Four of the new cases were reported in Katwa, the latest hot spot in the outbreak that has swept across North Kivu and Ituri provinces in the DRC during the past 6 months.
One of the two deaths confirmed today was a community death in Katwa. Community deaths, which take place outside of a hospital or Ebola treatment center, raise the risk of Ebola transmission.
Key role of women
The World Health Organization (WHO) said women play a key role in controlling the outbreak.
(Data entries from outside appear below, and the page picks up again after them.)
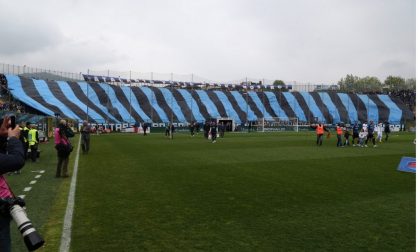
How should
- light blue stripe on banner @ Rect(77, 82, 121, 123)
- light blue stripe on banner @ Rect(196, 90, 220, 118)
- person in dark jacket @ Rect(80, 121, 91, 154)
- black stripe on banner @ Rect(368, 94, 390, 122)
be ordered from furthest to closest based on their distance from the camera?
1. black stripe on banner @ Rect(368, 94, 390, 122)
2. light blue stripe on banner @ Rect(196, 90, 220, 118)
3. light blue stripe on banner @ Rect(77, 82, 121, 123)
4. person in dark jacket @ Rect(80, 121, 91, 154)

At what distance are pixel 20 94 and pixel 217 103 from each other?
29.4 metres

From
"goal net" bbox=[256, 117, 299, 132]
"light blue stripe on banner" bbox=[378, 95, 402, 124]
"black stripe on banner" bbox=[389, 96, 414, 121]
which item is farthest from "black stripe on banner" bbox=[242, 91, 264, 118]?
"black stripe on banner" bbox=[389, 96, 414, 121]

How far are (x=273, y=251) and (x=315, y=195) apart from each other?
161 inches

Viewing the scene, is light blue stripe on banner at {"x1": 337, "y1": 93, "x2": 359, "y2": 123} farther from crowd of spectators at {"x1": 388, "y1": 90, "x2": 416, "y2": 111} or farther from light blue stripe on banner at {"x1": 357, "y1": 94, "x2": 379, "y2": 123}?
crowd of spectators at {"x1": 388, "y1": 90, "x2": 416, "y2": 111}

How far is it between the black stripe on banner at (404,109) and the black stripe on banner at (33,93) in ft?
189

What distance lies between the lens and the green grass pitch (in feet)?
18.8

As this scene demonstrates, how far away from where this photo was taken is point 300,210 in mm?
7621

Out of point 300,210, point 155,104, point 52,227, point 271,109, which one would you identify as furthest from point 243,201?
point 271,109

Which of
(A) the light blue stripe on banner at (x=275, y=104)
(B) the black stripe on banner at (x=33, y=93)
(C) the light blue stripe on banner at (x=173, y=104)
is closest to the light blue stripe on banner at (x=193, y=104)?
(C) the light blue stripe on banner at (x=173, y=104)

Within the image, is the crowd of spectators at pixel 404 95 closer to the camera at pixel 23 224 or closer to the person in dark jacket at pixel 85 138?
the person in dark jacket at pixel 85 138

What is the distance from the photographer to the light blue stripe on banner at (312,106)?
71125 mm

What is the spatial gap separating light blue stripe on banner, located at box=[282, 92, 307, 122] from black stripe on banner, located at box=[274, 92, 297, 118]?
519 millimetres

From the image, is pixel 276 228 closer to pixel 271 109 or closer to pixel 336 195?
pixel 336 195

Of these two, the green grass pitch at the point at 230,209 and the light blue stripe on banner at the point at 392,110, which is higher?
the light blue stripe on banner at the point at 392,110
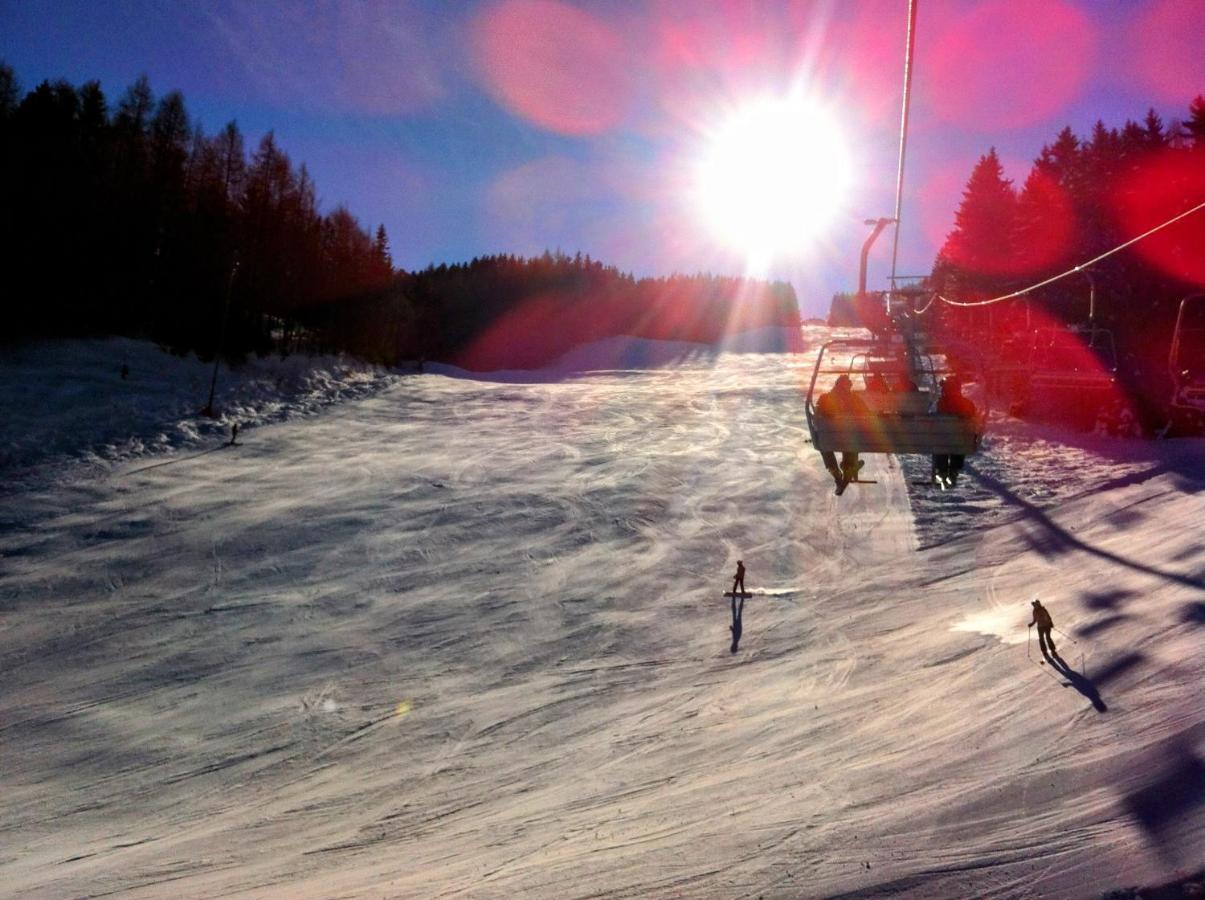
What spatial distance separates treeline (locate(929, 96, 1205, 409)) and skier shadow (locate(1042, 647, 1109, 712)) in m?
12.8

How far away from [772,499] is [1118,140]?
2045 centimetres

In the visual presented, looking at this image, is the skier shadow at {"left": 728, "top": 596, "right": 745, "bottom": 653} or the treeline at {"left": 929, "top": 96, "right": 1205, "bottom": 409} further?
the treeline at {"left": 929, "top": 96, "right": 1205, "bottom": 409}

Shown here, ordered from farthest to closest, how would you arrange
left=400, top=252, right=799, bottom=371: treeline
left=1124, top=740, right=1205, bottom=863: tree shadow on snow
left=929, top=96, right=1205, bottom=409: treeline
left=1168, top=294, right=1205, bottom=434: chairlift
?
left=400, top=252, right=799, bottom=371: treeline < left=929, top=96, right=1205, bottom=409: treeline < left=1124, top=740, right=1205, bottom=863: tree shadow on snow < left=1168, top=294, right=1205, bottom=434: chairlift

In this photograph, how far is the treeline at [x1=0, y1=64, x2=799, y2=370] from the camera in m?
32.0

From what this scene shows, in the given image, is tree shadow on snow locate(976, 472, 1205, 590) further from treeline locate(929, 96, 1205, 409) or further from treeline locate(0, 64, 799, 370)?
treeline locate(0, 64, 799, 370)

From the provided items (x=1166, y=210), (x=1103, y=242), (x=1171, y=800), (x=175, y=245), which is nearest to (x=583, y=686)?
(x=1171, y=800)

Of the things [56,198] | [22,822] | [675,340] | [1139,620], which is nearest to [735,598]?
[1139,620]

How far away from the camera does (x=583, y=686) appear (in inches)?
658

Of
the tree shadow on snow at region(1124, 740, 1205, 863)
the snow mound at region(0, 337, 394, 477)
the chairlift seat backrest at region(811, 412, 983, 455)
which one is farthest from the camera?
the snow mound at region(0, 337, 394, 477)

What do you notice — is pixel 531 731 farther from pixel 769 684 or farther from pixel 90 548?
pixel 90 548

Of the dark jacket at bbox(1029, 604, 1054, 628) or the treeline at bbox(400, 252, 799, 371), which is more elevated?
the treeline at bbox(400, 252, 799, 371)

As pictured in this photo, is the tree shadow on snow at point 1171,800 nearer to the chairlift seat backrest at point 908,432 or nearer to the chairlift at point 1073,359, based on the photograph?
the chairlift at point 1073,359

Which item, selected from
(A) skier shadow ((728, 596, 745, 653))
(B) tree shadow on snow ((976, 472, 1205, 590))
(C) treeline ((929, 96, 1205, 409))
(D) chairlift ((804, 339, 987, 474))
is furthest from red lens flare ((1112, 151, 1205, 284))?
(D) chairlift ((804, 339, 987, 474))

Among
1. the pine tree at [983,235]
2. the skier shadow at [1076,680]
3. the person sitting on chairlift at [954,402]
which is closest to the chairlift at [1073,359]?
the skier shadow at [1076,680]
Approximately two thirds of patients in the current outbreak are women; historically, infections are split evenly among men and women. But in the eastern DRC, women are more likely than men to attend funerals and care for sick relatives.
In an effort to stop the disease, the WHO said women have been trained in outbreak response and Ebola education and have gone door to door in outbreak zones to inform residents about the deadly disease.
"Local women have taken a leadership role in explaining the disease, and learning how to stop its spread," the WHO said.
Vaccination efforts continue
Yesterday, officials from the DRC said they were facing community resistance in Katwa, and said vaccination and surveillance efforts throughout the region have seen fits and starts since the DRC's presidential election in late December.
As of today, 69,231 people have been vaccinated against Ebola using Merck's unlicensed VSV-EBOV vaccine, including 20,221 in Beni, 16,171 in Katwa, 7,860 in Butembo, and 6,008 in Mabalako.
In other vaccine news, the National Institute of Allergy and Infectious Diseases launched a phase 1 clinical trial that will test two experimental Ebola vaccines in 60 healthy adults. Researchers are conducting the trial at Cincinnati Children's Hospital Medical Center.
According to a press release from the hospital, the study will look at the ChAd3-EBO-Z vaccine and the MVA-BN-Filo vaccine, vaccines employing weakened live vectors that cannot effectively grow in human cells but generate a strong immune response to Ebola virus proteins.
Some participants will receive one vaccine; others will receive both. The trial is expected to last 7 months.